Guide de reconstitution et de conservation des peptides
Comment reconstituer correctement un peptide, quelle quantité d'eau bactériostatique ajouter, comment prélever une dose et comment conserver le résultat. La méthode complète, de bout en bout.
Chaque semaine, chercheurs et scientifiques cherchent les mêmes réponses : comment reconstituer correctement un peptide ? Quelle quantité d'eau bactériostatique faut-il ajouter ? Combien d'unités prélever dans la seringue ? Comment le conserver ensuite ? Ce sont les bonnes questions — et y répondre correctement fait la différence entre une recherche propre et reproductible et des résultats inexploitables.
Ce guide y répond à toutes, simplement et en intégralité.
Que signifie reconstituer un peptide ?
La reconstitution est le processus qui consiste à dissoudre un peptide lyophilisé (poudre séchée par congélation) dans un solvant liquide afin de créer une solution utilisable en recherche. La plupart des peptides de qualité recherche sont expédiés et conservés sous forme de poudre sèche, car la forme lyophilisée est bien plus stable que la forme liquide — résistante à la contamination microbienne, à l'oxydation et à l'hydrolyse.

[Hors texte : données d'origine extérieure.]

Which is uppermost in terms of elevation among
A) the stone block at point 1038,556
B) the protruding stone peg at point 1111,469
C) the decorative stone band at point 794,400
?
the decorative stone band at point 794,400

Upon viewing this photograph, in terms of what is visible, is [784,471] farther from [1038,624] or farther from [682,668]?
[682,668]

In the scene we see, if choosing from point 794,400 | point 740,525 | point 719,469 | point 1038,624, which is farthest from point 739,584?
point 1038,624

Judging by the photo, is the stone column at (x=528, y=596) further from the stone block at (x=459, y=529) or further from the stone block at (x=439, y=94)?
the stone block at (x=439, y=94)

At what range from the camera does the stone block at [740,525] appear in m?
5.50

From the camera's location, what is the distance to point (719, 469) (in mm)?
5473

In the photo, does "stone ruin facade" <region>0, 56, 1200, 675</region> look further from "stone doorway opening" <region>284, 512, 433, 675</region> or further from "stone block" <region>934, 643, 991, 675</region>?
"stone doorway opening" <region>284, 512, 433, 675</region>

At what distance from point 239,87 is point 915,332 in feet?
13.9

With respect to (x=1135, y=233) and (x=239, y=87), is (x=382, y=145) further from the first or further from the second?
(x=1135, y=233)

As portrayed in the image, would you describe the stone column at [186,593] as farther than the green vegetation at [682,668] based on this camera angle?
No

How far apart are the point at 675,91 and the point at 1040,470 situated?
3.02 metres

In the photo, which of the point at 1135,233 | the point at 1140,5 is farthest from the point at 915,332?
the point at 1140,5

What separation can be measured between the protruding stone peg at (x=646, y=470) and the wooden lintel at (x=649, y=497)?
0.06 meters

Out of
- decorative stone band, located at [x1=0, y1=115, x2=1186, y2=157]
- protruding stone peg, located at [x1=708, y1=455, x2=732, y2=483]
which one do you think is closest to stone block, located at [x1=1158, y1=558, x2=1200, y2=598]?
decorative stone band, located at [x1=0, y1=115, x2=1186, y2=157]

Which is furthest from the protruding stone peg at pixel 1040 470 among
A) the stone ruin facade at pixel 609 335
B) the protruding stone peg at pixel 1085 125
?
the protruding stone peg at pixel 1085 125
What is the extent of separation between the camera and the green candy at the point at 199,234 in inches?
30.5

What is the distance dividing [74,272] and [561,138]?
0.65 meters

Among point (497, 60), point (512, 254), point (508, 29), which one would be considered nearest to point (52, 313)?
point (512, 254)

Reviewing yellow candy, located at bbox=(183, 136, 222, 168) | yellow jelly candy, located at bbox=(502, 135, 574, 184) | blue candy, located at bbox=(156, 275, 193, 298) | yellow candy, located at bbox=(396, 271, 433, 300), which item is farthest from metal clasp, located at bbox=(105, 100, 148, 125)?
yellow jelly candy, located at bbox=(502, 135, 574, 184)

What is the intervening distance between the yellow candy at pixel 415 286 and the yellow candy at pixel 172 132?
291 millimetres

Qu'est-ce que l'eau bactériostatique et pourquoi est-ce le bon solvant ?
L'eau bactériostatique — souvent appelée « eau BAC » — est de l'eau stérile pour injection contenant 0,9 % d'alcool benzylique comme conservateur. Cet ingrédient est essentiel : il inhibe la croissance bactérienne, ce qui permet à un flacon de rester stérile malgré des prélèvements répétés.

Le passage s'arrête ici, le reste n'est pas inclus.